If she was planning on it being reciprocal (or was a nice person) she would have said ‘be great to lift share if it works for you?’.

Rather than ‘I’m so busy can you go out of your way and take my child to this activity’.

You've summed up exactly why most posters are seeing this person as a bit cheeky.

I'm just stunned at posters who seem to think is anything other than cheeky.
Everyone is busy, or people are working part-time to benefit their family not to benefit every random acquaintance.

If you can't do the runs for a kids club you say "no sorry kiddo no can do"

lto2019 · 08/12/2024 02:42

It would be a nope from me from someone I hadn't seen in three years asking for a lift somewhere on only their second visit.
A close friend - no problem.

Tanjamaltija · 08/12/2024 09:59

If it's your way, you can say you have something else to do [don't we all, always] and if it entails extra travel, the excuse holds true, too. She didn't offer to return the favour, not even 'some day'. Mind you, I have learned not to give reasons for why I say no, or even for why I say yes. You do not owe her an explanation, really. Just say ''Sorry, I cannot,'' and if she asks you why, you say ''That is not for me to say...''[instead of mind your own business].

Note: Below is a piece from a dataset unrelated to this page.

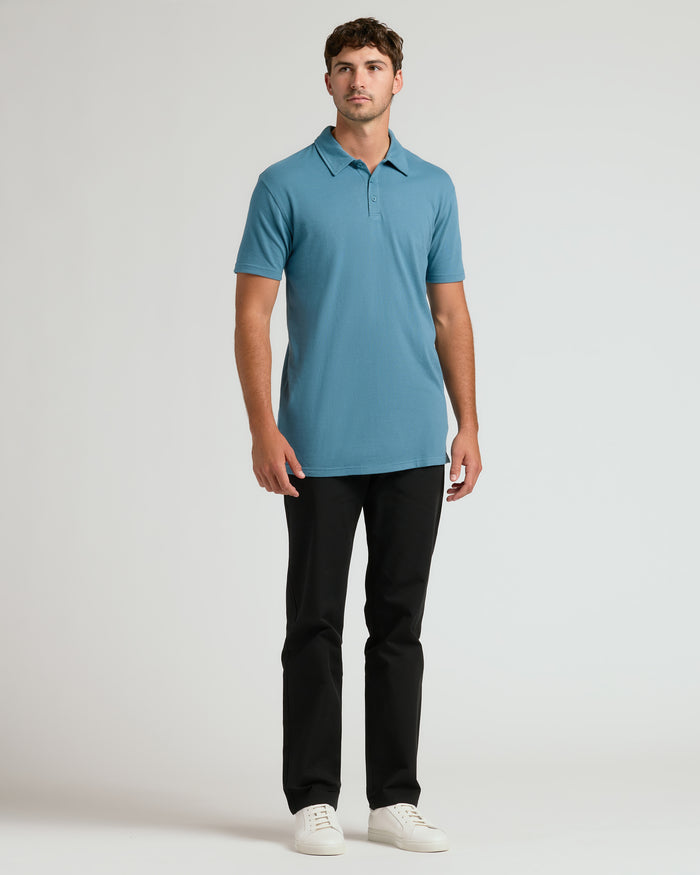 Sapphire Short Sleeve Tall Polo on model, showcasing fit and style.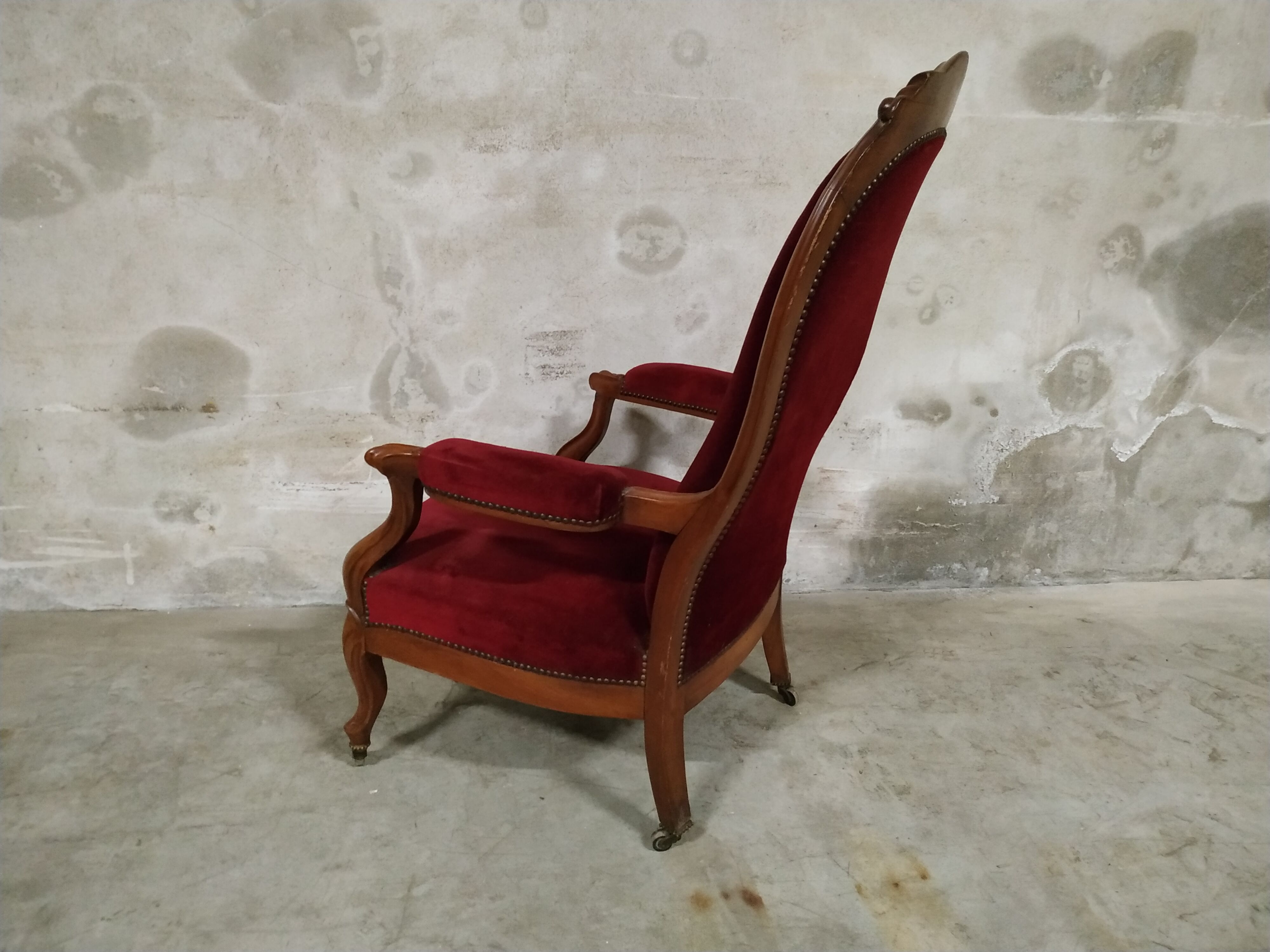 Walnut and velvet armchair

Delatron · 08/12/2024 10:00

Was she grateful OP when you did the lift? And did she offer for the following week? This will be telling.

rebeccasays · 08/12/2024 19:05

I wouldn't really say it's 'cheeky', you're going anyway so you might not mind taking her kid too. But I think she probably would want it to be regular thing. Being angry if you said no would definitely be 'cheeky', you don't owe her anything but I don't see what's the problem with asking.